▸ **Trecho do texto**:
Uma passagem do Enuma Elish, o mito da criação da Babilónia, conta como Anu, o deus do céu, “criou os quatro ventos” e ofereceu-os a Marduk, dizendo-lhe: “para que o meu filho se divirta!”. Se os deuses da antiga Mesopotâmia encontravam momentos para se divertirem e jogar, o mesmo sucedia sob a cúpula celeste, no mundo terreno, entre os homens e mulheres ansiosos de escapar à rotina e ao cansaço do trabalho diário.

Vejamos o que aconteceria numa família composta por um casal e alguns filhos de diferentes idades que vivesse, por exemplo, em Nínive, a capital assíria, no século IX a.C.

BRINQUEDOS E DADOS

Um dia normal começaria ao som dos brinquedos das crianças. A mãe tenta acalmar o choro do seu bebé com um chocalho: uma bola de barro com uma pega e pedrinhas no interior. O deus Marduk brincava com os Quatro Ventos que o seu pai lhe ofereceu e as crianças também brincavam, mas com objectos em miniatura feitos em barro ou madeira, que poderiam ser armas (fundas, arcos e flechas, bumerangues…), carros ou barcos, objectos do lar, como camas, mesas, louça e talheres, ou bonecos em forma de pessoas ou animais. Também não faltavam os piões, cordas de saltar, arcos, bolas…

Uma forma de entretenimento muito habitual entre jovens e adultos era jogar com dados. Este jogo derivava de uma antiga prática divinatória e mágica que consistia em atirar pedrinhas ou astrágalos de animais para ver de que lado caíam.

Estes objectos evoluíram ao longo da primeira metade do III milénio a.C. até se transformarem em dados e, embora não tenham deixado de ser usados na área da divinação, começaram a ser amplamente utilizados num contexto lúdico. Eram feitos em diversos materiais – barro, pedra, madeira, marfim ou osso – e tinham diferentes formas – disco, cubo, tetraédrico ou triangular, entre outras – em função do jogo e das suas regras.

Ouriço sobre rodas. Brinquedo da época suméria.
Cordon Press

Ouriço sobre rodas. Brinquedo da época suméria.

UM JOGO COM FICHAS PARA ADULTOS

Se os pais conseguissem ter os filhos entretidos, poderiam dedicar-se a jogar um jogo de salão muito popular. Era jogado sobre um tabuleiro de madeira decorado com casas quadradas, fichas e dados. Na verdade, havia diversas modalidades em função do número de casas ou buracos do tabuleiro.

Existia o jogo da serpente (conhecido no Egipto como mehen), o das vinte casas (conhecido actualmente como “Jogo de Ur”), o das trinta casas (conhecido no Egipto como senet) e o dos 58 buracos. Na Mesopotâmia, o mais popular era o jogo das vinte casas, que está documentado desde a I dinastia de Ur (2600-2400 a.C.).

▸ **Problemas**:
1 - Segundo o texto sobre os jogos na Mesopotâmia, qual era o jogo de tabuleiro mais popular na Mesopotâmia?
2 - Copie do texto sobre os jogos na Mesopotâmia o trecho que abre com as palavras que contêm "Uma passagem do Enuma" e fecha com "do trabalho diário.".
3 - Reescreva em forma de lista o parágrafo do texto sobre os jogos na Mesopotâmia que começa por "Existia o jogo da serpente", mantendo os seus factos principais.

▸ **Linhas extraídas**:

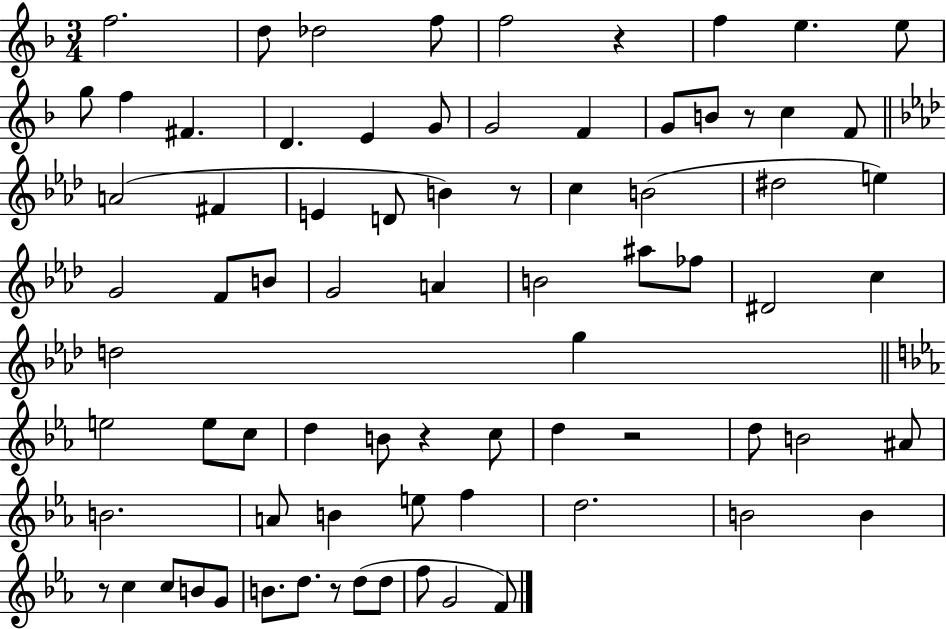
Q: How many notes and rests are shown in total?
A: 77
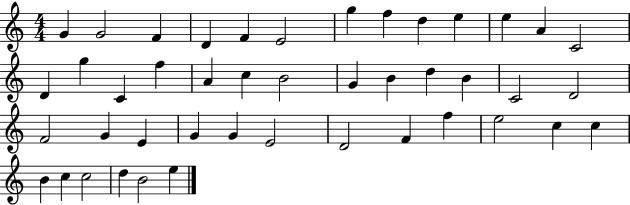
{
  \clef treble
  \numericTimeSignature
  \time 4/4
  \key c \major
  g'4 g'2 f'4 | d'4 f'4 e'2 | g''4 f''4 d''4 e''4 | e''4 a'4 c'2 | \break d'4 g''4 c'4 f''4 | a'4 c''4 b'2 | g'4 b'4 d''4 b'4 | c'2 d'2 | \break f'2 g'4 e'4 | g'4 g'4 e'2 | d'2 f'4 f''4 | e''2 c''4 c''4 | \break b'4 c''4 c''2 | d''4 b'2 e''4 | \bar "|."
}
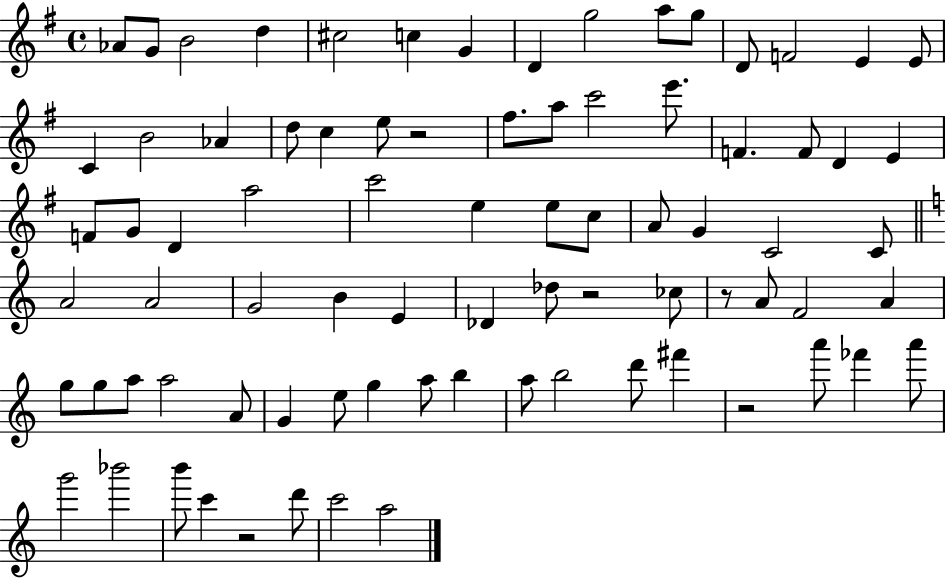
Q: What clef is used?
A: treble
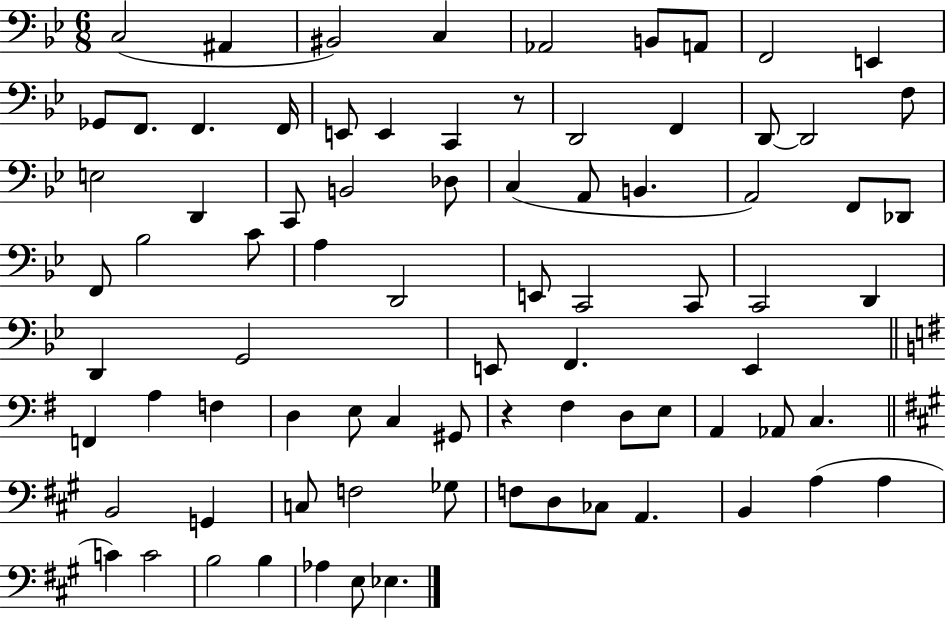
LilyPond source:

{
  \clef bass
  \numericTimeSignature
  \time 6/8
  \key bes \major
  c2( ais,4 | bis,2) c4 | aes,2 b,8 a,8 | f,2 e,4 | \break ges,8 f,8. f,4. f,16 | e,8 e,4 c,4 r8 | d,2 f,4 | d,8~~ d,2 f8 | \break e2 d,4 | c,8 b,2 des8 | c4( a,8 b,4. | a,2) f,8 des,8 | \break f,8 bes2 c'8 | a4 d,2 | e,8 c,2 c,8 | c,2 d,4 | \break d,4 g,2 | e,8 f,4. e,4 | \bar "||" \break \key g \major f,4 a4 f4 | d4 e8 c4 gis,8 | r4 fis4 d8 e8 | a,4 aes,8 c4. | \break \bar "||" \break \key a \major b,2 g,4 | c8 f2 ges8 | f8 d8 ces8 a,4. | b,4 a4( a4 | \break c'4) c'2 | b2 b4 | aes4 e8 ees4. | \bar "|."
}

▸ **Respostas do exercício**:
1 - O jogo das vinte casas.

2 -
Uma passagem do Enuma Elish, o mito da criação da Babilónia, conta como Anu, o deus do céu, “criou os quatro ventos” e ofereceu-os a Marduk, dizendo-lhe: “para que o meu filho se divirta!”. Se os deuses da antiga Mesopotâmia encontravam momentos para se divertirem e jogar, o mesmo sucedia sob a cúpula celeste, no mundo terreno, entre os homens e mulheres ansiosos de escapar à rotina e ao cansaço do trabalho diário.

3 -
- Jogo da serpente (conhecido no Egipto como mehen)
- Jogo das vinte casas (hoje conhecido como "Jogo de Ur")
- Jogo das trinta casas (conhecido no Egipto como senet)
- Jogo dos 58 buracos
- Na Mesopotâmia, o mais popular era o jogo das vinte casas, documentado desde a I dinastia de Ur (2600-2400 a.C.).